In the present study, we constructed the negative training dataset by collecting peptides from the other database (AVPdb in this study), which is a common-used strategy for peptide predictor studies (Ma et al., 2022; Chu et al., 2022; Charoenkwan et al., 2020b). Although it is of low probability that these peptides are anti-diabetic peptides, they might show anti-diabetic activity. We will update the AntiDMPpred predictor when sufficient experimentally validated non-anti-diabetic peptides emerge.
The accurate and fast identification of anti-diabetic bioactive peptides can help speed up peptide-based drug discovery in the process of searching newly effective therapeutic peptide agents for diabetes treatment. We have proposed AntiDMPpred, the first web service to predict anti-diabetic peptides from sequence information based on RF and hybrid features. We demonstrated its performance through a nested five-fold cross-validation. The results show that the AntiDMPpred model has achieved promising results. Its AUCROC value reached 0.8193, and its MCC value reached 0.5436. It is freely accessible at http://i.uestc.edu.cn/AntiDMPpred/cgi-bin/AntiDMPpred.pl.

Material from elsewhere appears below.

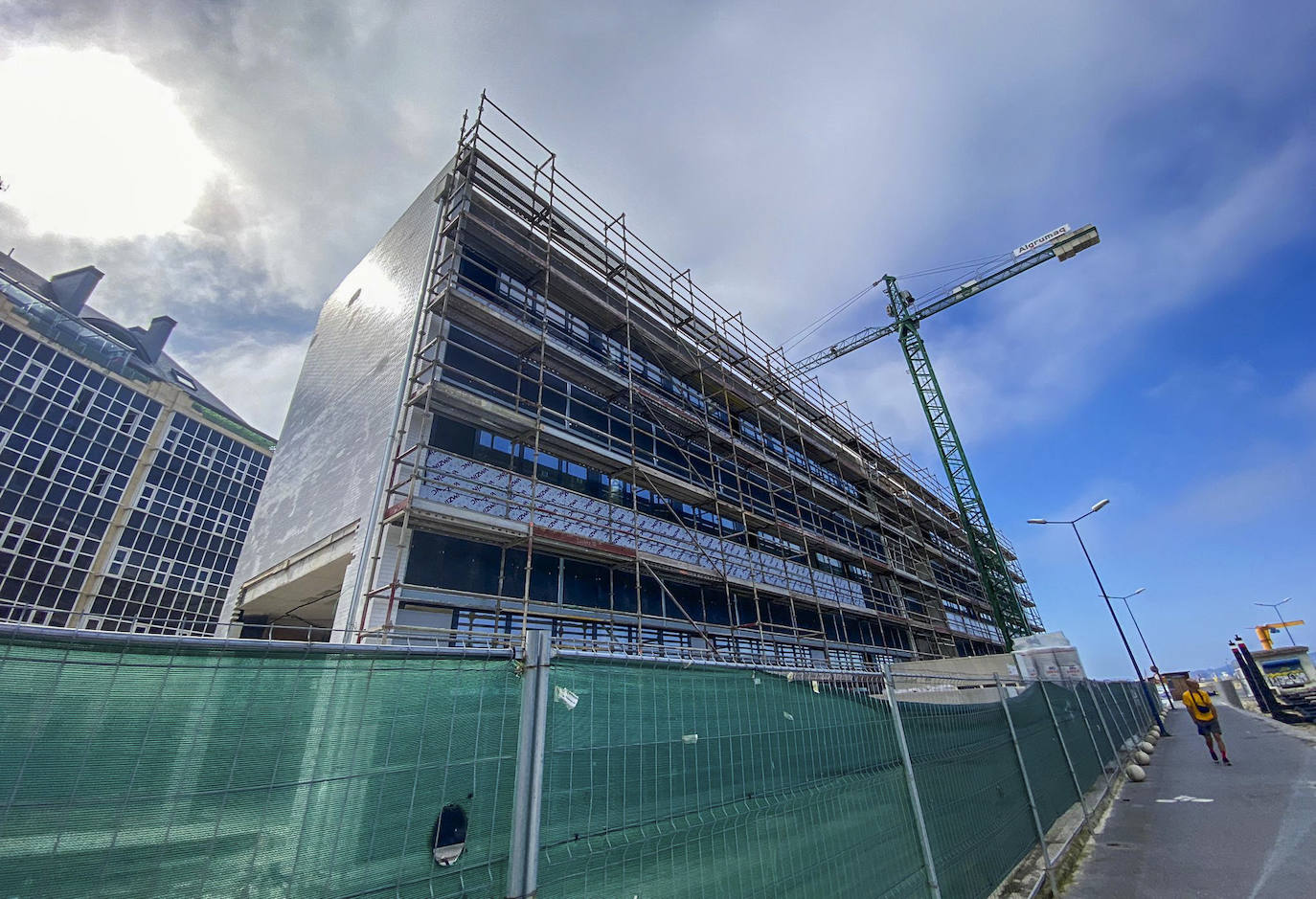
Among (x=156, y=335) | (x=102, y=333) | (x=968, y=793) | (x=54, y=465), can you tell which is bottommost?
(x=968, y=793)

Parameters to be optimized in the machine learning methods and feature selection.
Data generated or analyzed during this study.

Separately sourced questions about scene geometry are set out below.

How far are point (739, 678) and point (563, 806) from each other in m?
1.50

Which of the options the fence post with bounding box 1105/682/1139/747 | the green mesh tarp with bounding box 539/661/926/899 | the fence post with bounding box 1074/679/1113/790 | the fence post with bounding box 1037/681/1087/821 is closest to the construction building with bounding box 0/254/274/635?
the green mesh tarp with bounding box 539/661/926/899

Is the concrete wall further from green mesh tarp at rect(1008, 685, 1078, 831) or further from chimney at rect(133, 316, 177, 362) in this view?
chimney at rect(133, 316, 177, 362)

Benckmark dataset can be found in the Supplementary benchmark_dataset.fasta. The pseudo code for the nested five-fold cross-validation can be found in the Supplementary file nested_CV.txt. The pseudo code for final model construction can be found in the Supplementary file final-model-construction.txt. The source code can be found in the Supplemental predictioncode.zip.